• **TO DO**
Gather every line in the data that contains the word "crown" and copy each one out.

[Questions about pictured scenes]
────────

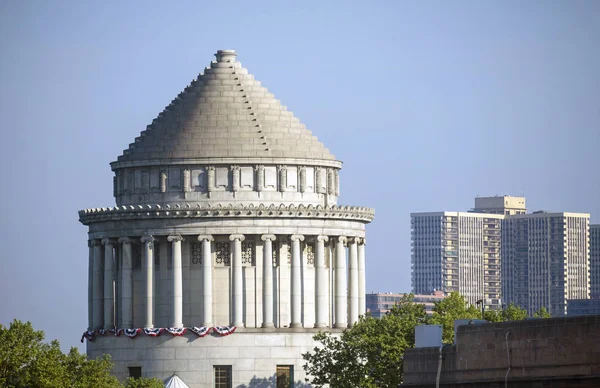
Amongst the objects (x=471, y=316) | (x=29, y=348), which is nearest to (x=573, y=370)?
(x=29, y=348)

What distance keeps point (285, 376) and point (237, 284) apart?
8424mm

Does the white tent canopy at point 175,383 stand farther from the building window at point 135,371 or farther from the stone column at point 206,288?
the stone column at point 206,288

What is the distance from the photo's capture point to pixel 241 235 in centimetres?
19612

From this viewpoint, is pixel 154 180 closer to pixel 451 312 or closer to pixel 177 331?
pixel 177 331

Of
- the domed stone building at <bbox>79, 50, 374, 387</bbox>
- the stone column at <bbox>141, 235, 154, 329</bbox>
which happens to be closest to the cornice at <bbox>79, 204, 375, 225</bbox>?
the domed stone building at <bbox>79, 50, 374, 387</bbox>

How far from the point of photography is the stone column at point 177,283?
197175mm

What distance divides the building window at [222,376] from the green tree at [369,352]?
34.4 feet

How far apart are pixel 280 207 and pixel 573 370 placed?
297ft

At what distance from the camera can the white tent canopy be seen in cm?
19388

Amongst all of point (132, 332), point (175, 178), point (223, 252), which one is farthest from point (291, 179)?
point (132, 332)

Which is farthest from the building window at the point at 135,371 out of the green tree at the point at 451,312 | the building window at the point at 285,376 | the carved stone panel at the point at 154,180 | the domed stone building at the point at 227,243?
the green tree at the point at 451,312

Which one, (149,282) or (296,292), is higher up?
(149,282)

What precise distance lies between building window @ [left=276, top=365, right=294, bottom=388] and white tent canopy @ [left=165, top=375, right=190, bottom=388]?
770 centimetres

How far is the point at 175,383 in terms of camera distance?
194500mm
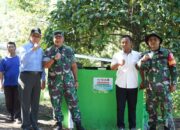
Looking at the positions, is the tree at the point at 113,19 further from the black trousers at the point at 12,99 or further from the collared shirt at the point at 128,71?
the black trousers at the point at 12,99

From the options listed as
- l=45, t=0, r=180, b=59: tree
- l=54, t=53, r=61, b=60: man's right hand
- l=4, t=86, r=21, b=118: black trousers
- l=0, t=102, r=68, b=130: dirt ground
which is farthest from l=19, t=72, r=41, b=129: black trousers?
l=45, t=0, r=180, b=59: tree

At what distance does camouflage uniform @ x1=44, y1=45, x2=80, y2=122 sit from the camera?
21.6 feet

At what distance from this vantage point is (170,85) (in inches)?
253

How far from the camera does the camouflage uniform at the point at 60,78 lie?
6.59 meters

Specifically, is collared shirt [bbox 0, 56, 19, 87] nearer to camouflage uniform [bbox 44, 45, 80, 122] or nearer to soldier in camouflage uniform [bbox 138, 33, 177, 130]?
camouflage uniform [bbox 44, 45, 80, 122]

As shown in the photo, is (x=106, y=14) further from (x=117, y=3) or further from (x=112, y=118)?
(x=112, y=118)

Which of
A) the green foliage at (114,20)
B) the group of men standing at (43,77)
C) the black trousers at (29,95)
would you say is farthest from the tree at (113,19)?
the black trousers at (29,95)

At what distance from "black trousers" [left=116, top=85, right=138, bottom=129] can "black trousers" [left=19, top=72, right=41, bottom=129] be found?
135 centimetres

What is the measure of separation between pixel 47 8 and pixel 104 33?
1129 centimetres

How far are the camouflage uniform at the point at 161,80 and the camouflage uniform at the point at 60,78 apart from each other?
46.7 inches

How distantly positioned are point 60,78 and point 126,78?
3.57 feet

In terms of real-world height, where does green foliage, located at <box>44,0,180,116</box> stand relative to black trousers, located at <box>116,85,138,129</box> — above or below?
above

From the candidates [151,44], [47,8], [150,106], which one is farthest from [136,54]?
[47,8]

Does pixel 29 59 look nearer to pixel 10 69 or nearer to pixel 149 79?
pixel 10 69
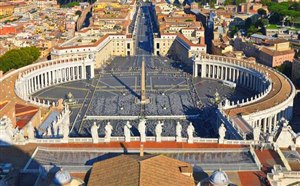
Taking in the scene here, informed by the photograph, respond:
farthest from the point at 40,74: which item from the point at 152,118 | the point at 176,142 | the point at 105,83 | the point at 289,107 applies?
the point at 176,142

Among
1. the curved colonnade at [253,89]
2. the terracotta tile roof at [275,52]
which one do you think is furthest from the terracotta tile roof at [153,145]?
the terracotta tile roof at [275,52]

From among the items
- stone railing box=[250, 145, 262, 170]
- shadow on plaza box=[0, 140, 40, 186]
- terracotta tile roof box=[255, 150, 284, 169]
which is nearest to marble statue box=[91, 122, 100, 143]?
shadow on plaza box=[0, 140, 40, 186]

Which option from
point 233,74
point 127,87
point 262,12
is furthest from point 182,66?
point 262,12

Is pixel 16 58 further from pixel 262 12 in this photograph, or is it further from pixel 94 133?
pixel 262 12

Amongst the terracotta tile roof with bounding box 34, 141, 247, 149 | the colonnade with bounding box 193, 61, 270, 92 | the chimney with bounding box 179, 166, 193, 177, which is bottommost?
the colonnade with bounding box 193, 61, 270, 92

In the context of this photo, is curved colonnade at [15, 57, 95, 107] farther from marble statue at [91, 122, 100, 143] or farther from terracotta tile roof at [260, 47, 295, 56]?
marble statue at [91, 122, 100, 143]

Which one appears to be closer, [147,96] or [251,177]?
[251,177]
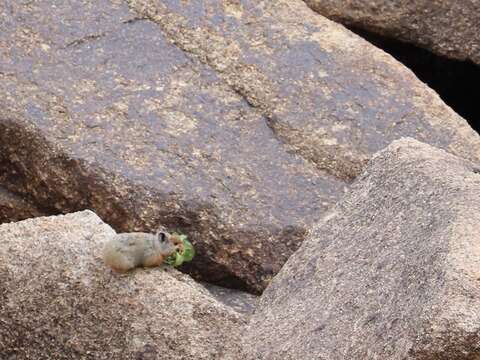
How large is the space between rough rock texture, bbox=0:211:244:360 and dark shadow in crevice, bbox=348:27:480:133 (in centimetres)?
256

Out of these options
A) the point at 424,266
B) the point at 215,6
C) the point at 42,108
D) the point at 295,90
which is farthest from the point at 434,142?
the point at 424,266

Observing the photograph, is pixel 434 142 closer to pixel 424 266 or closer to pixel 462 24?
pixel 462 24

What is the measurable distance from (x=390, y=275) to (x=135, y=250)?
996mm

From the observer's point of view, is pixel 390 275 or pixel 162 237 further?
pixel 162 237

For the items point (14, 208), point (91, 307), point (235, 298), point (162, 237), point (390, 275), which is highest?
point (390, 275)

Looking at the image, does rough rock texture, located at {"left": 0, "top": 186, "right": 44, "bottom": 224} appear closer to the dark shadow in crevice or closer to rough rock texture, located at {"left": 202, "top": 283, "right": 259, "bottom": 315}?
rough rock texture, located at {"left": 202, "top": 283, "right": 259, "bottom": 315}

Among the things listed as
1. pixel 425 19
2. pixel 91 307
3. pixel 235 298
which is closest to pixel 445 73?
pixel 425 19

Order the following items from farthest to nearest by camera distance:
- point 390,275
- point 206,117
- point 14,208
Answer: point 206,117 < point 14,208 < point 390,275

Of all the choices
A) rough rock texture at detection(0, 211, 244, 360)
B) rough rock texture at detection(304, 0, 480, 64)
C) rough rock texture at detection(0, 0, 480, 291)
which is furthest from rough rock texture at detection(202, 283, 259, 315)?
rough rock texture at detection(304, 0, 480, 64)

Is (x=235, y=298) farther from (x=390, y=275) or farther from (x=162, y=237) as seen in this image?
(x=390, y=275)

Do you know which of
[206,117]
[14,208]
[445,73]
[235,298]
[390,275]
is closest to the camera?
[390,275]

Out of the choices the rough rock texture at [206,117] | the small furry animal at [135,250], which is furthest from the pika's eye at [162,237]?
the rough rock texture at [206,117]

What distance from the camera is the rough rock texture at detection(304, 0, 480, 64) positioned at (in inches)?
278

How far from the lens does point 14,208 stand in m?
5.93
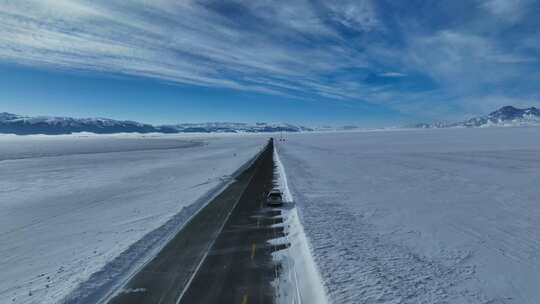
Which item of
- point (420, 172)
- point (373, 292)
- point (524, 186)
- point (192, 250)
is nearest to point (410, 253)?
point (373, 292)

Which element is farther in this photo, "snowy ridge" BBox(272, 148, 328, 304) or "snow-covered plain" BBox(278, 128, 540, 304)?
"snow-covered plain" BBox(278, 128, 540, 304)

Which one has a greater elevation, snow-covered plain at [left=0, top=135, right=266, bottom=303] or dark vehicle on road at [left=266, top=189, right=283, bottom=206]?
dark vehicle on road at [left=266, top=189, right=283, bottom=206]

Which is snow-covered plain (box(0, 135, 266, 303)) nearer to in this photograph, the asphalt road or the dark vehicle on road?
the asphalt road

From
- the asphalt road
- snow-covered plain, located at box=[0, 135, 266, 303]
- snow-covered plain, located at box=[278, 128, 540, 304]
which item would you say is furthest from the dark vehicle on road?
snow-covered plain, located at box=[0, 135, 266, 303]

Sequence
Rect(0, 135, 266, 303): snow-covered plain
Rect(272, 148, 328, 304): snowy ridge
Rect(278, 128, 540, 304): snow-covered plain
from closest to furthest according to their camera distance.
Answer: Rect(272, 148, 328, 304): snowy ridge, Rect(278, 128, 540, 304): snow-covered plain, Rect(0, 135, 266, 303): snow-covered plain

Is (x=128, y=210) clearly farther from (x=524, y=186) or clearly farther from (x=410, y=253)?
(x=524, y=186)

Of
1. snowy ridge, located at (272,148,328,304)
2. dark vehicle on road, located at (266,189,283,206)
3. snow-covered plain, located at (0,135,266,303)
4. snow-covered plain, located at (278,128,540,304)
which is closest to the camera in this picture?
snowy ridge, located at (272,148,328,304)
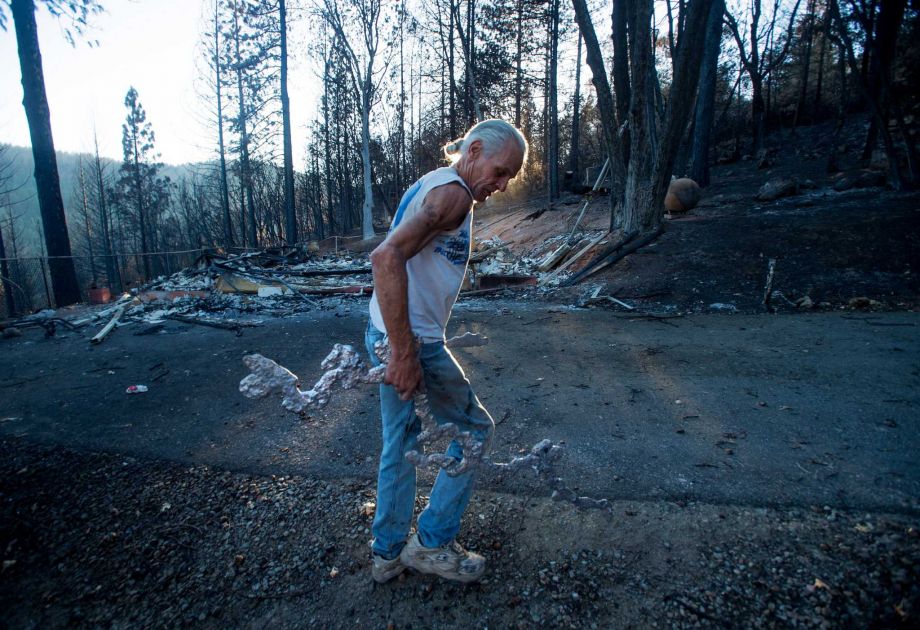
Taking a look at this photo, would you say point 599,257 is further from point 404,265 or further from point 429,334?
point 404,265

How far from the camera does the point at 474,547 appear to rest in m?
1.92

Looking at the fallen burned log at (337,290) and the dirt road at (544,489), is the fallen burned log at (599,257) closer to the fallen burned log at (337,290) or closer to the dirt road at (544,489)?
the dirt road at (544,489)

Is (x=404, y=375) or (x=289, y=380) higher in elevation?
(x=404, y=375)

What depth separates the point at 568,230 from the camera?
12.6 meters

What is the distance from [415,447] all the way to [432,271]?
2.23ft

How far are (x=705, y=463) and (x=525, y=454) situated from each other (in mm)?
979

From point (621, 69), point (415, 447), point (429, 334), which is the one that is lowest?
point (415, 447)

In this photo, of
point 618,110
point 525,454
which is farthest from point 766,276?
point 525,454

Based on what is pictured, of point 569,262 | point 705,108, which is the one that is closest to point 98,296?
point 569,262

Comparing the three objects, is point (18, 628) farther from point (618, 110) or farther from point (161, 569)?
point (618, 110)

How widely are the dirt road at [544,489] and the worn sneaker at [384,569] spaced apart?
48 millimetres

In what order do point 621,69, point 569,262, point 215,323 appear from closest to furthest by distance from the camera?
point 215,323
point 621,69
point 569,262

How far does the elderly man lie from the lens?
1.45 metres

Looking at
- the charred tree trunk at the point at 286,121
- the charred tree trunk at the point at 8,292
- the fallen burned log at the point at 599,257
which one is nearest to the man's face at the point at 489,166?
the fallen burned log at the point at 599,257
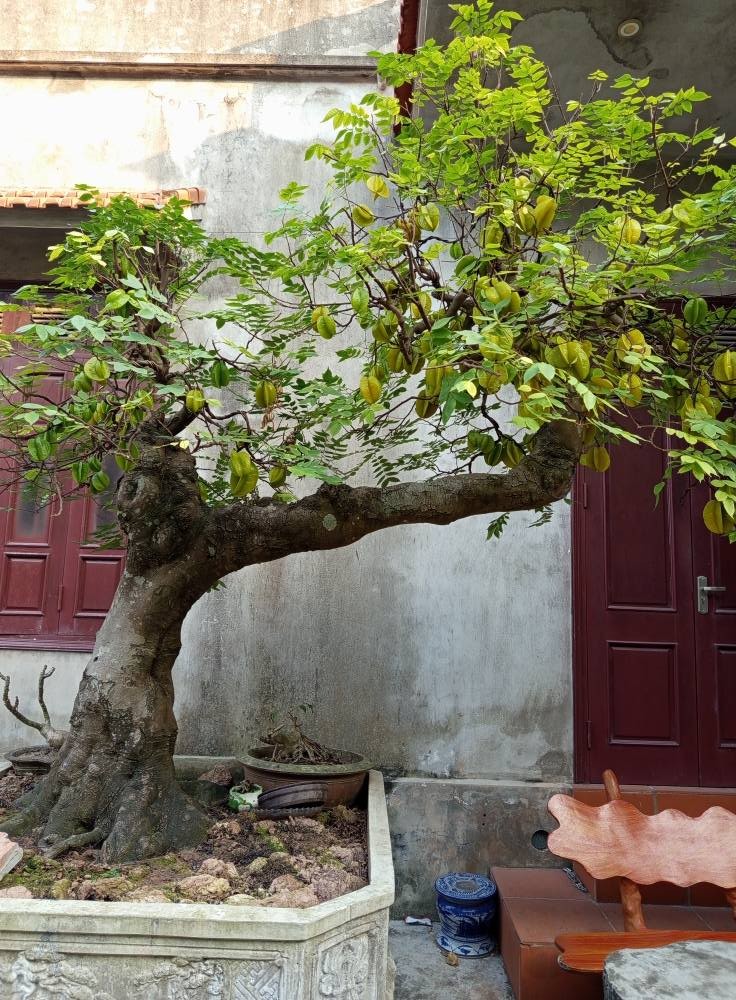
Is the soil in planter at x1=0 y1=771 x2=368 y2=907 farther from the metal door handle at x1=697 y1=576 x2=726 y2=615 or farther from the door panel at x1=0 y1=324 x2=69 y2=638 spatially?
the metal door handle at x1=697 y1=576 x2=726 y2=615

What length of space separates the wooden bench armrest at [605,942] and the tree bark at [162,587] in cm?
167

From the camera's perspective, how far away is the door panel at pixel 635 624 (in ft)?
15.6

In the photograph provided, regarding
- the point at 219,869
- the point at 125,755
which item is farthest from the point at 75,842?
the point at 219,869

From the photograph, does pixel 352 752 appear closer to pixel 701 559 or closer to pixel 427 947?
pixel 427 947

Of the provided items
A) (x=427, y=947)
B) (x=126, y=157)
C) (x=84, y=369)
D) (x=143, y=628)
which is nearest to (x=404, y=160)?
(x=84, y=369)

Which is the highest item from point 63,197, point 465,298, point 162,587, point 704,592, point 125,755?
point 63,197

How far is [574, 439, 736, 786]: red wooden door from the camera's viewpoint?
4.74m

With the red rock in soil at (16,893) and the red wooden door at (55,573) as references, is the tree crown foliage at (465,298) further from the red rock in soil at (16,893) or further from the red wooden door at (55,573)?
the red wooden door at (55,573)

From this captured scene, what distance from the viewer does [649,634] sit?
4.86m

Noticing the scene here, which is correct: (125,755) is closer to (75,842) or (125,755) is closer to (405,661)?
(75,842)

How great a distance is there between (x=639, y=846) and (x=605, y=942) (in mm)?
444

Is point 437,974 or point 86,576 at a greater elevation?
point 86,576

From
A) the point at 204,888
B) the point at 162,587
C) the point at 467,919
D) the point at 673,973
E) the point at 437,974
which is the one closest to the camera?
the point at 673,973

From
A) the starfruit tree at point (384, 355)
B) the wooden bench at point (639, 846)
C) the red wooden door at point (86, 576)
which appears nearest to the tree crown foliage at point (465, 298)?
the starfruit tree at point (384, 355)
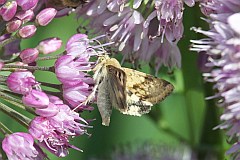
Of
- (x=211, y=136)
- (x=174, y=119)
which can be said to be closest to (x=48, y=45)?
(x=211, y=136)

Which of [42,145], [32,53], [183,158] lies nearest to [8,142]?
[42,145]

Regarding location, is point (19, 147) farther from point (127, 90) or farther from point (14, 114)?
point (127, 90)

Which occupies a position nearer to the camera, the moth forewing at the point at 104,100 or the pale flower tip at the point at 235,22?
the pale flower tip at the point at 235,22

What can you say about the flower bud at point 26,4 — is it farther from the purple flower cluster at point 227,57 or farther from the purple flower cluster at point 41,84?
the purple flower cluster at point 227,57

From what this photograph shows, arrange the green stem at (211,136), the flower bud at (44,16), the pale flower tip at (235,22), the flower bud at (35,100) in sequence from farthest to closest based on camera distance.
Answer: the green stem at (211,136)
the flower bud at (44,16)
the flower bud at (35,100)
the pale flower tip at (235,22)

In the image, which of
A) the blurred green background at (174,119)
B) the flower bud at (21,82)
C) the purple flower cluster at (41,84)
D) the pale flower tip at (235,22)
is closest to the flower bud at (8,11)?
the purple flower cluster at (41,84)

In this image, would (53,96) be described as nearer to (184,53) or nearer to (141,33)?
(141,33)
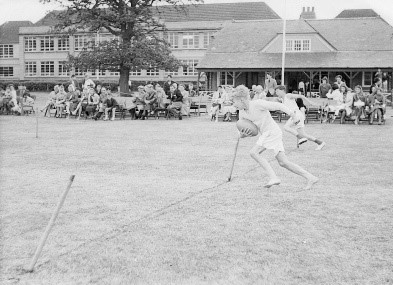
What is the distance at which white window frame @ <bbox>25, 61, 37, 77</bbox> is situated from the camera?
2815 inches

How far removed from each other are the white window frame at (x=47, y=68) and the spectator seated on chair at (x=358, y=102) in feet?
176

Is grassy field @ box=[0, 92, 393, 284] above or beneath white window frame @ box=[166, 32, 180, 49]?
beneath

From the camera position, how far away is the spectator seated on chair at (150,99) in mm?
24219

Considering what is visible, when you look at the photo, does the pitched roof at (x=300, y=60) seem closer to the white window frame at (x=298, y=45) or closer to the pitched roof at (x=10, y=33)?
the white window frame at (x=298, y=45)

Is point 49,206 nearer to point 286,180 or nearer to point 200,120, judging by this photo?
point 286,180

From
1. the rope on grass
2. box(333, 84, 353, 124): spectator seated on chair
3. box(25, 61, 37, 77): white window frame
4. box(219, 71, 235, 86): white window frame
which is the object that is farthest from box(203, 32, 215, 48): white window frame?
the rope on grass

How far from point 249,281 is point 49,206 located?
3.60 meters

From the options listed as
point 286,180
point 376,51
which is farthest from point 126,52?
point 286,180

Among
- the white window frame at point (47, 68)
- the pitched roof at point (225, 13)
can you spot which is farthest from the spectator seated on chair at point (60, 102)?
the white window frame at point (47, 68)

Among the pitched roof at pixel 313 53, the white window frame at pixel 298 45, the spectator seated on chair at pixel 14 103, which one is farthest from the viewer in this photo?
the white window frame at pixel 298 45

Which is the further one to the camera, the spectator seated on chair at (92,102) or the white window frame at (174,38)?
the white window frame at (174,38)

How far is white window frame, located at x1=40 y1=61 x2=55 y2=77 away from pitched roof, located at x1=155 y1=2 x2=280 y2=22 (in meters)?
14.5

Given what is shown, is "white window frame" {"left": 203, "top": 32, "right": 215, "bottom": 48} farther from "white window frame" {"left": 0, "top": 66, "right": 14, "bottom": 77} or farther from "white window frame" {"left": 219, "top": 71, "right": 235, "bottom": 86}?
"white window frame" {"left": 0, "top": 66, "right": 14, "bottom": 77}

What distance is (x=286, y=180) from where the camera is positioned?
9.87 m
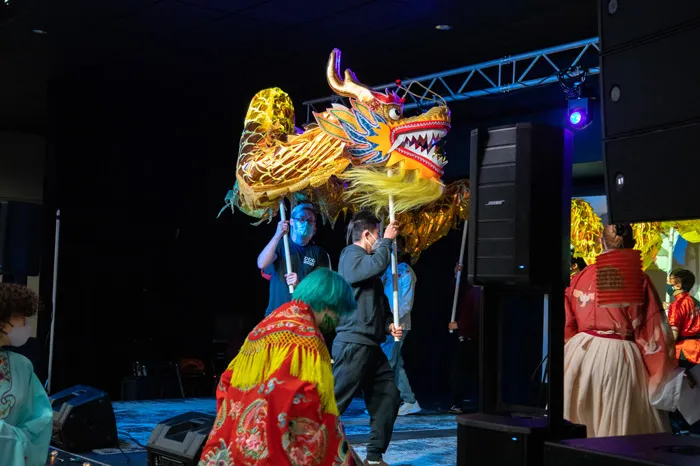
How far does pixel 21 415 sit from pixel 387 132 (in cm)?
284

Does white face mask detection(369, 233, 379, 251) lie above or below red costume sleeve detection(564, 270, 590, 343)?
above

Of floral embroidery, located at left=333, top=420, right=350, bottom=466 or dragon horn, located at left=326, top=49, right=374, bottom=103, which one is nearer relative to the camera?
floral embroidery, located at left=333, top=420, right=350, bottom=466

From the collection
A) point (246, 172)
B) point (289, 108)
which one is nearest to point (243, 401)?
point (246, 172)

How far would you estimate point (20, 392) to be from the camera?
3.98 metres

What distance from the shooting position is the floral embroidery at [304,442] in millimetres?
3395

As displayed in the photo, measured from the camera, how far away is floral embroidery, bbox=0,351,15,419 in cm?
391

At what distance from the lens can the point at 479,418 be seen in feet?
10.5

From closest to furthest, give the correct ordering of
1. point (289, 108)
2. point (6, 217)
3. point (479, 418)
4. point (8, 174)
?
point (479, 418) < point (6, 217) < point (289, 108) < point (8, 174)

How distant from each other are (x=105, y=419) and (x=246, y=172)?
198 cm

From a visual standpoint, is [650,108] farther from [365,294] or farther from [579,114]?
[579,114]

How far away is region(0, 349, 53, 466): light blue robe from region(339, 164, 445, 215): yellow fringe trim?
2.49 metres

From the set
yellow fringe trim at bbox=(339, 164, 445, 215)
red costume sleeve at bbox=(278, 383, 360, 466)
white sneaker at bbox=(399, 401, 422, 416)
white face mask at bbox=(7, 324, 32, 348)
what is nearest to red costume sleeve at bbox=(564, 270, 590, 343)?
yellow fringe trim at bbox=(339, 164, 445, 215)

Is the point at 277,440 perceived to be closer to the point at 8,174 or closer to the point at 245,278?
the point at 245,278

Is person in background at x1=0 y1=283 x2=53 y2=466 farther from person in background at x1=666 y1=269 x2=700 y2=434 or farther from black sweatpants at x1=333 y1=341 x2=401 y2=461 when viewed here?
person in background at x1=666 y1=269 x2=700 y2=434
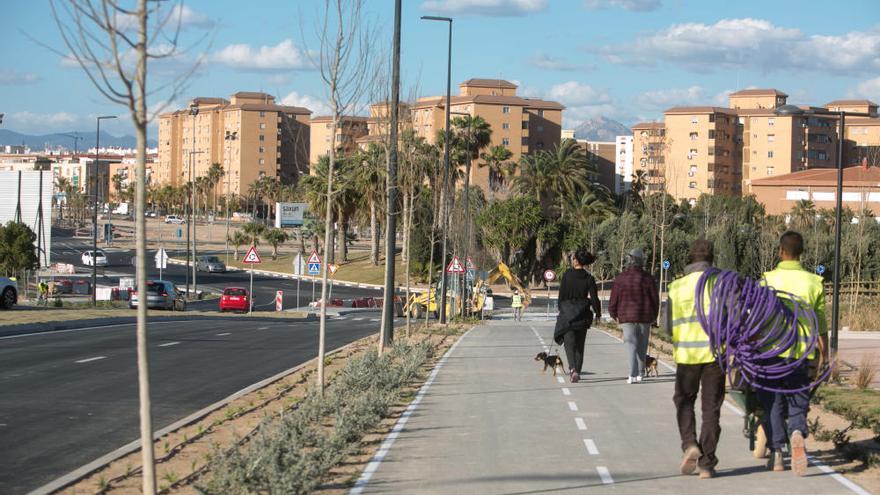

────────

• **TASK RESULT**
With the red rock in soil at (16,893) and the red wooden door at (55,573) as references, is the tree crown foliage at (465,298) further from the red rock in soil at (16,893) or further from the red wooden door at (55,573)?
which appears nearest to the tree crown foliage at point (465, 298)?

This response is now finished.